**WHAT IS EXPECTED**
Copy out the lines below word for word, but leave out the pictures.

----

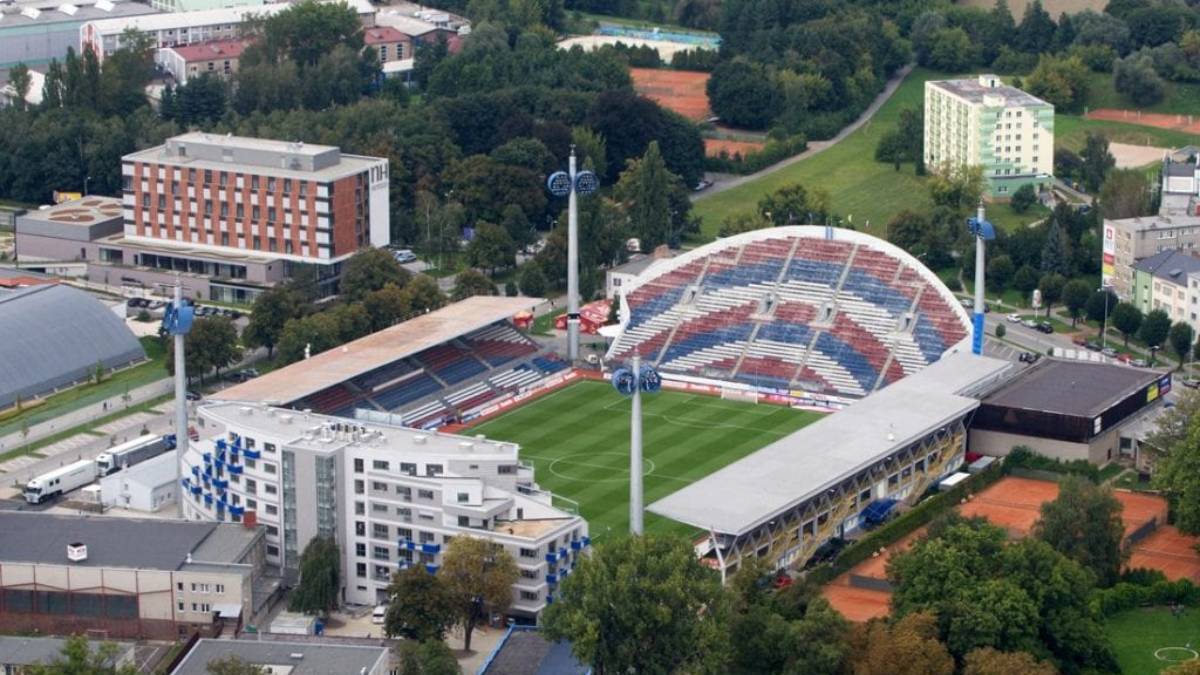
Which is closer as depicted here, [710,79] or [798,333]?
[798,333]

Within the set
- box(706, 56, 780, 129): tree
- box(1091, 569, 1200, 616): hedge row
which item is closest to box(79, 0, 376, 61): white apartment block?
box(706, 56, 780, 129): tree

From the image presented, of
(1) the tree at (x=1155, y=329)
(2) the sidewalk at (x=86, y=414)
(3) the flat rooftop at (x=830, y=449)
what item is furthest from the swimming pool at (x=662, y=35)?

----

**WRITTEN SOLUTION**
Which is closer as depicted here, [710,79] or [798,333]?
[798,333]

Within the set
- box(706, 56, 780, 129): tree
- box(1091, 569, 1200, 616): hedge row
which item is closest to box(79, 0, 376, 61): white apartment block?
box(706, 56, 780, 129): tree

From the image presented, of
(1) the tree at (x=1155, y=329)
(2) the sidewalk at (x=86, y=414)
(3) the flat rooftop at (x=830, y=449)
what item is furthest from the swimming pool at (x=662, y=35)?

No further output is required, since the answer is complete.